Second hand or new car – which is more "environmentally friendly"?
If you’re tossing up whether to buy a new or used car and the environment is an issue you want to incorporate in your purchase decision, here are some issues to consider.
I’ve traditionally owned old vehicles – old enough that when I was done with them, their next stop was the wreckers or recyclers. It had more to do with finances rather than anything to do with the environment.
While it’s been nice to have been able to squeeze a bit more life out of a vehicle than otherwise may have occurred before it was retired permanently, there has been a cost.
For example, my last vehicle’s emissions control system basically consisted of extra spark plugs (4 cylinder engine, 8 spark plugs instead of four) – not overly effective. It was also a little heavy on gas consumption.
By the time I disposed of it, the vehicle was nearly 25 years old and I really didn’t want to sell it to anyone as I knew it had a bunch of looming problems that would cost a small fortune to fix. Luckily, the local recycling center was geared up to accept cars and they even gave me a few hundred bucks for the scrap metal value.
Whether it’s better to buy a new vehicle or a used one isn’t clear cut as it will depend on your circumstances; but the general guideline is if a new vehicle gets far better gas mileage than what you currently have, then a new car is a good move. Fuel economy needs to be dramatically better to offset the energy that went into producing and shipping the vehicle.
However, the same could be said of a used vehicle in good condition that also achieves better mileage, and without the new car energy payback issue, but you will need to bear in mind an older vehicle may not deliver the fuel performance as what it did when it was new.
If you’re in the USA and wish to do side-by-side comparisons of the fuel economy of your current, new or older model vehicles, FuelEconomy.gov is a good resource – it lists current day models and right back to 1984. If you already know your mileage and want to get into the emissions side of things, check out my article on calculating car carbon emissions.
In your purchase decision, you also need to consider the disposal of your current vehicle – will you sell it, recycle it or will it just end up crushed into a block and taking up space at the local landfill?
Also, go beyond the mileage and disposal issues. Also give careful thought to the application.
My old minivan was being used for off-road purposes in country where 4×4’s are commonplace; something it wasn’t designed to do. This created additional wear and tear, meaning more components needed to be replaced in a shorter time than what the manufacturer intended. I probably shortened its serviceable life somewhat.

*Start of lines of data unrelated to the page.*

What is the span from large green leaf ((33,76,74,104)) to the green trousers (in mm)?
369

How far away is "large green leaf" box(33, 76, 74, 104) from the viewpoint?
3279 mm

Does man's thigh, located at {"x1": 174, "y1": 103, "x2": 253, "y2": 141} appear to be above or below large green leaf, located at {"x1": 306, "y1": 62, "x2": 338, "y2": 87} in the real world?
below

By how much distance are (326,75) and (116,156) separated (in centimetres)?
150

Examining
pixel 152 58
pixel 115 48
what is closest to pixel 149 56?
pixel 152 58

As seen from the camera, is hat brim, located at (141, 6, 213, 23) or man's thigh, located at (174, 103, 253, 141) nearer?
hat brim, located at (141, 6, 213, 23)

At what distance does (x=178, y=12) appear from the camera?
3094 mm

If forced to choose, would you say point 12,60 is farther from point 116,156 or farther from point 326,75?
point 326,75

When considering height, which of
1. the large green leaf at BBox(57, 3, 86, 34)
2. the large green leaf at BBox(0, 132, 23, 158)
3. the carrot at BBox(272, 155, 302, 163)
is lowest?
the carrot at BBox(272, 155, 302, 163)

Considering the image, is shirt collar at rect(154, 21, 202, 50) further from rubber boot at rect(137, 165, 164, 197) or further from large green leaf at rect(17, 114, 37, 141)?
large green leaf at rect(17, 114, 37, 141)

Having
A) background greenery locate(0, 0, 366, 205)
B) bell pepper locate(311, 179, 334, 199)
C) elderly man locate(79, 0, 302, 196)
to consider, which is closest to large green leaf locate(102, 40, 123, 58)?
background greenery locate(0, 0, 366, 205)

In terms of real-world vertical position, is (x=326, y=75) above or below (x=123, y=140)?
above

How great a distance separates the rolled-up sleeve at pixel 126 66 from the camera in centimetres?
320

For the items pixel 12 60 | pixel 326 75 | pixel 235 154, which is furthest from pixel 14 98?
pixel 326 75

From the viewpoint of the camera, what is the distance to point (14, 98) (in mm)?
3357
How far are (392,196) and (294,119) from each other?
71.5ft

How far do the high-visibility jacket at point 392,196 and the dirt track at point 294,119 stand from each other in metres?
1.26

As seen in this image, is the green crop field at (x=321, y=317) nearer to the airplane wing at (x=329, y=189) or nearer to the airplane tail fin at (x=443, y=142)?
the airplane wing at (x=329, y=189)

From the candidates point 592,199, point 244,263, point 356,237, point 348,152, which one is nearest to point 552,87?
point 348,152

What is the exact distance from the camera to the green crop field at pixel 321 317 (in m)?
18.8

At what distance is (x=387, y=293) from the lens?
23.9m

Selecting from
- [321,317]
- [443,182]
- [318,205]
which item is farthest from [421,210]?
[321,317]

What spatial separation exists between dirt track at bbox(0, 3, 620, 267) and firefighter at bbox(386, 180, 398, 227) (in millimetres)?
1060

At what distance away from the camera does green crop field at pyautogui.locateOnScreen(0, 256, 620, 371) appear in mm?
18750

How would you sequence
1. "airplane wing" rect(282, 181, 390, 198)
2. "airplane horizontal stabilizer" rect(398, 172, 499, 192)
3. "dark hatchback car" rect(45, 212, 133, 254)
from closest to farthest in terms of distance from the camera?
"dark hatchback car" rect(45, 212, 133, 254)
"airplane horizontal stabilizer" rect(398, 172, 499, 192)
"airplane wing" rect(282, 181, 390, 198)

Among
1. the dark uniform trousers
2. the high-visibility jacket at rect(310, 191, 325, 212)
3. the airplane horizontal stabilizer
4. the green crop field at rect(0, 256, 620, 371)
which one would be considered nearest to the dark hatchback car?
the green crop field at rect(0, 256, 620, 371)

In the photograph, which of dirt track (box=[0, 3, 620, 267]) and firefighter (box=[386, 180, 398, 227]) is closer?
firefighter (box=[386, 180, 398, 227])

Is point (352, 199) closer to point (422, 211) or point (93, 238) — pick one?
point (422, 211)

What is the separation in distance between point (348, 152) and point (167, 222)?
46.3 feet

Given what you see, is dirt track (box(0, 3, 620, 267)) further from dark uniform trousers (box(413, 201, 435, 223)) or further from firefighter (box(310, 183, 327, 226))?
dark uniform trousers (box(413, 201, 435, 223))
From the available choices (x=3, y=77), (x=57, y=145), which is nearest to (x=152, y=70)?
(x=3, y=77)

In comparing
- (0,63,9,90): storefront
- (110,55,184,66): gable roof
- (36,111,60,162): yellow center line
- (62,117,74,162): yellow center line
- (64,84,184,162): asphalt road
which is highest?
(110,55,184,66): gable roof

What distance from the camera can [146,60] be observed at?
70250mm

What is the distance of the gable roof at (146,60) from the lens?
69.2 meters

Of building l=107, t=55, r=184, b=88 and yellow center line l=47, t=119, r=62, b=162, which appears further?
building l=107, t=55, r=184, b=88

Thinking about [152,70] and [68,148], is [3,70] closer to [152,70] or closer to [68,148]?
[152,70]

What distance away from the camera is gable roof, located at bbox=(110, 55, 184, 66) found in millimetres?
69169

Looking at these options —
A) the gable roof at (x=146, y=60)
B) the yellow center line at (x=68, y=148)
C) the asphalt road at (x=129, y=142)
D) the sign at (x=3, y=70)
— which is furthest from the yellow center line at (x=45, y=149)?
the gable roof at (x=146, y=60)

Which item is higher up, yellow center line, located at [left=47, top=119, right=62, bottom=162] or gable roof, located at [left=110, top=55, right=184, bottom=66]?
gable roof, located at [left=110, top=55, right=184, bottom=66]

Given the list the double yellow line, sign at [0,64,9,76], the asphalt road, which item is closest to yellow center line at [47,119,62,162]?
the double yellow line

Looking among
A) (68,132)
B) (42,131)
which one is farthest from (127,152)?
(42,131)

After disposing of the old van, I bought another minivan – second-hand again, but far “younger” at only 10 years old, smaller engine, better fuel economy, emissions control systems and suspension. I patted myself on the back for my purchase decision, but it turned out it wasn’t the wisest choice. One year later, due to changing road conditions that see me cut off from my patch of dirt each time it rains to any degree, I’m back at square one. I really should have opted for a new/barely used 4×4 given the major fuel economy improvements made over the past few years to these vehicles.
Conversely, if you’re hankering after a new car and the one you have now is overpowered for your purposes, consider moving to a smaller vehicle. Buying a thumping great 4×4 for mainly driving around the suburbs and only using it a couple of times a year to head out into the boonies for a short time is a little wasteful when you can rent a purpose-built vehicle for those infrequent trips. The savings you’ll make on fuel and maintenance costs will probably more than make up for the rental.
New or used car? It’s a case of horses for courses; but in our search for a “greener” ride, we shouldn’t forget that combustion engine based personal transport will never be environmentally friendly, that it’s more a case of aiming for harm minimization at best. While harm minimization is admirable, harm is still being done – so it becomes even more important then that we try to offset that a little more in other areas of our lives.